Only relevant functions have been documented below. For more details on any function, check the comments in the souce code.

class 6_3_plotFig_MutRatesComp.MutRateStudy(author, publYear, methodType, ucscName, mutRatePPPY, mutRatePPPY_lb, mutRatePPPY_ub)

Bases: tuple

author

Alias for field number 0

methodType

Alias for field number 2

mutRatePPPY

Alias for field number 4

mutRatePPPY_lb

Alias for field number 5

mutRatePPPY_ub

Alias for field number 6

publYear

Alias for field number 1

ucscName

Alias for field number 3

6_3_plotFig_MutRatesComp.computeDistribQuantile(taudistrib_est_onespecies, quantile)
6_3_plotFig_MutRatesComp.computeEvolTimeEmpty(my_dataset, UCSCname, alpha, empty_evoltime_quantile)
6_3_plotFig_MutRatesComp.createLines(ax, my_dataset, rows, corr=0)

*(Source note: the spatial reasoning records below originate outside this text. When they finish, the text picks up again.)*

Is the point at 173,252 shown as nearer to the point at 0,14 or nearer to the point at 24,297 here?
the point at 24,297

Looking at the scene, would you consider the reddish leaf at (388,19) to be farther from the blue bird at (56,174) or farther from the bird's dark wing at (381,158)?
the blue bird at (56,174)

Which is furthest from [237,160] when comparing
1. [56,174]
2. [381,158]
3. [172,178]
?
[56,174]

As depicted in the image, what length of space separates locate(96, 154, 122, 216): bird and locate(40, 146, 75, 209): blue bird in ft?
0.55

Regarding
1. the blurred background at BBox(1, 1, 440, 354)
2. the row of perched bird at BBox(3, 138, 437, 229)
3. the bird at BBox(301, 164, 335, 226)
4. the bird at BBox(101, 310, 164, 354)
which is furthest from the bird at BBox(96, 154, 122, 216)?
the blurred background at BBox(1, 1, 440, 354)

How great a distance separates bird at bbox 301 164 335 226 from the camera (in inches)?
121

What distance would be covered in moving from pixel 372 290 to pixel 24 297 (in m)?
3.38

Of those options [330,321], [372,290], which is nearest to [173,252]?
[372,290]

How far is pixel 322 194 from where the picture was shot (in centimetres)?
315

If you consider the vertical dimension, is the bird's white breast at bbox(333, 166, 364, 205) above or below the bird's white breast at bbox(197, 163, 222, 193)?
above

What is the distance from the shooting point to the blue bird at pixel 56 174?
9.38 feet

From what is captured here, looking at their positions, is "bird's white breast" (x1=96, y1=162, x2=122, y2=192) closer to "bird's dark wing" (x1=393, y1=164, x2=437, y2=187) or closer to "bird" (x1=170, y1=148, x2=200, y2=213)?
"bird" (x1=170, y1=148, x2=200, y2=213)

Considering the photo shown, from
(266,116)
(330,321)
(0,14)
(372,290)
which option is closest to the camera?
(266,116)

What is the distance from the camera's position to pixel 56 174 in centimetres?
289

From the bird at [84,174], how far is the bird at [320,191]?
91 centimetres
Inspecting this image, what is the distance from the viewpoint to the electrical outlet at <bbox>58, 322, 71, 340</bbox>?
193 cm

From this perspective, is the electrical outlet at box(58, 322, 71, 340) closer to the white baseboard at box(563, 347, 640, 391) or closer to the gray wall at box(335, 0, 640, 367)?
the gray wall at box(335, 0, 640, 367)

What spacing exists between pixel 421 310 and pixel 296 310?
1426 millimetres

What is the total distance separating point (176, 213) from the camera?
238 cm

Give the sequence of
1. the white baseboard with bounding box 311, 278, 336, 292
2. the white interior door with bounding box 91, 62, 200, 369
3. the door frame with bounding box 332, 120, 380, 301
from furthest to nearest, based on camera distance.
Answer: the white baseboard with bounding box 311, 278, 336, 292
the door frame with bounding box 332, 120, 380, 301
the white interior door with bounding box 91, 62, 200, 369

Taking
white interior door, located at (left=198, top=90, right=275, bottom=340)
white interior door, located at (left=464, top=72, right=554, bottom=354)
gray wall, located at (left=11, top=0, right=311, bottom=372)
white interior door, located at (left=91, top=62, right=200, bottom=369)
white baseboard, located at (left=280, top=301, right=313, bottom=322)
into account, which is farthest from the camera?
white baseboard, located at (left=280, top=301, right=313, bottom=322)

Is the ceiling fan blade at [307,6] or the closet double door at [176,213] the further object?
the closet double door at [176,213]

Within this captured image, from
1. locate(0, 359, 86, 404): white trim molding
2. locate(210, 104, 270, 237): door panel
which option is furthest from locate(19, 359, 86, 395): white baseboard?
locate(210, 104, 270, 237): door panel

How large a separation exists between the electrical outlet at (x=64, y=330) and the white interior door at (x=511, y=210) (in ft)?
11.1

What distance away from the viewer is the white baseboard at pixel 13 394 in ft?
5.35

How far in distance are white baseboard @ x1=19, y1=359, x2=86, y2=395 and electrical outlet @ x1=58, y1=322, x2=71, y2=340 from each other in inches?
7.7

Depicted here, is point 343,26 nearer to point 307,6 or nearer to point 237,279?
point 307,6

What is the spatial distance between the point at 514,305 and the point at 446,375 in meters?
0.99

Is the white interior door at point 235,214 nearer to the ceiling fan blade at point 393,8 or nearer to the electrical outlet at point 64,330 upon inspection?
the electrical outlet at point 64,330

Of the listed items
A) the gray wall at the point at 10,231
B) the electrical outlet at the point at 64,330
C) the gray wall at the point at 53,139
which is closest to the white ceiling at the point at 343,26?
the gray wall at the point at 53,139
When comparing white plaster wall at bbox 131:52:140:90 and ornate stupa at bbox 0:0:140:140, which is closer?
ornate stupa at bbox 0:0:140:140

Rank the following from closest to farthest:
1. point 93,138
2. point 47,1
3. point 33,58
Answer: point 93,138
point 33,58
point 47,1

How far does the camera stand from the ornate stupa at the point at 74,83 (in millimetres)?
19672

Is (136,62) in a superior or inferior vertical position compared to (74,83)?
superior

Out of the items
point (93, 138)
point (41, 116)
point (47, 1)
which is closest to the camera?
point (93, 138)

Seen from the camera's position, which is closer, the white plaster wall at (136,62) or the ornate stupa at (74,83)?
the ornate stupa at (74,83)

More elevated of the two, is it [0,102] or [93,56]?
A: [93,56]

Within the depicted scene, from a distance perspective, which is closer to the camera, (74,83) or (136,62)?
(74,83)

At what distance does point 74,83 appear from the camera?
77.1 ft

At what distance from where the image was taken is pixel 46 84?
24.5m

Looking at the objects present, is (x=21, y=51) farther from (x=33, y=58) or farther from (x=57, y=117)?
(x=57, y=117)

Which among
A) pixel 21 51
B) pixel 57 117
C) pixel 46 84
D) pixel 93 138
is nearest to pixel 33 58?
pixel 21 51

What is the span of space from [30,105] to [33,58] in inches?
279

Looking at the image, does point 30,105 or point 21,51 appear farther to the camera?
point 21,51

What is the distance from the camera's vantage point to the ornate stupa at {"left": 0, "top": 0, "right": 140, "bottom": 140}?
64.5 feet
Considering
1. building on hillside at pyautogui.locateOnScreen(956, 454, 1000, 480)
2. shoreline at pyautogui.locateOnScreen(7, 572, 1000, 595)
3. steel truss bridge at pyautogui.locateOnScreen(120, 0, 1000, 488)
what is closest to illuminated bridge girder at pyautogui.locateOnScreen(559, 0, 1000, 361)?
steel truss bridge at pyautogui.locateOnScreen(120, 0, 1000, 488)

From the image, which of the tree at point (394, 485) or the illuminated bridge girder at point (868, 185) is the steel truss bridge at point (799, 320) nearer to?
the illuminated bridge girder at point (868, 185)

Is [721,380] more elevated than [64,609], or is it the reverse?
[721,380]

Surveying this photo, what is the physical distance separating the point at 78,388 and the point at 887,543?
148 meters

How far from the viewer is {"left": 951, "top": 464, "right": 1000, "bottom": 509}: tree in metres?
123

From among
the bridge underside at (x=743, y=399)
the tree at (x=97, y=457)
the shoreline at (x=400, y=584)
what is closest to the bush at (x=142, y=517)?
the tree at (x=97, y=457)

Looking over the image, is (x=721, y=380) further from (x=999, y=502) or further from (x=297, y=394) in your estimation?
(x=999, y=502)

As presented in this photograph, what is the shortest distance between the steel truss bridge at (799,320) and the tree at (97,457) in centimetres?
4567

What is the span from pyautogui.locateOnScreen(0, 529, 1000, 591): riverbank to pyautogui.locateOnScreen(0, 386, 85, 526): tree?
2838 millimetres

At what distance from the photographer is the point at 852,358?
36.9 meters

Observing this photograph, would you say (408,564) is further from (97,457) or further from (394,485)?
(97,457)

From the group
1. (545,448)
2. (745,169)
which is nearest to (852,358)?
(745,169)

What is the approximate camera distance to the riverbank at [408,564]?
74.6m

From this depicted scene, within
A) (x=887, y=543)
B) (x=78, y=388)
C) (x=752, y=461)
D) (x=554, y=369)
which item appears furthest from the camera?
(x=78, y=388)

Creates horizontal lines separating direct and indirect estimates.

6_3_plotFig_MutRatesComp.getDirectEstimates()

It returns a list where each entry corresponds to a previous study. All studies returned by this method are Direct Estimates, i.e., they count mutations that occur between generations in present-day individuals. WARNING: The indel sizes vary in each study (see entry ``Indel sizes’’ in each tuple). As lower the maximum indel size is, higher the mutation rate estimation.

6_3_plotFig_MutRatesComp.getEmptyWindows(alpha, my_dataset)
6_3_plotFig_MutRatesComp.getExtrapolatedEstimates()

It returns a list where each entry corresponds to a previous study. All studies returned by this method are Extrapolated Estimates, i.e., they estimate the indel rate based on the substitution rate. These studies have the generation time unclear and, therefore, were left out of the analysis.

6_3_plotFig_MutRatesComp.getIndirectEstimates()

It returns a list where each entry corresponds to a previous study. All studies returned by this method are Indirect Estimates, i.e., they compute their estimate based on the evolutionary distance and the divergence time separating two species.

6_3_plotFig_MutRatesComp.getNewEstimates(my_dataset, alpha, empty_evoltime_quantile=-1)
6_3_plotFig_MutRatesComp.loadOurData(alpha, my_dataset, empty_windows=None, empty_evoltime_quantile=-1)
6_3_plotFig_MutRatesComp.makeFigure4(alpha, my_dataset)
6_3_plotFig_MutRatesComp.meanEvolTimes(taudistrib_est_onespecies, empty_win_info=(-1, -1), empty_win_tau=-1, bootstrap=False)
6_3_plotFig_MutRatesComp.plotErrorRect(ax, study, ycoord, color)
6_3_plotFig_MutRatesComp.plotIcon(ax, icon_width, iconFilename, xval, yval, rect)
6_3_plotFig_MutRatesComp.plotMutationRateComparison(my_dataset, new_ests, direct_ests, indirect_ests, empty_evoltime_quantile)
6_3_plotFig_MutRatesComp.plotMutationRatePerType(ax, mutRateEstsAll, mutRateEsts, markerStyle, icon_width)
6_3_plotFig_MutRatesComp.yLabels(ax, my_dataset, rows, corr=0)

Creates y-labels The y-label consists of the name of the species that was compared with human (or “Human” if it is a direct comparison), and from which study (author + publication year) the estimate comes from.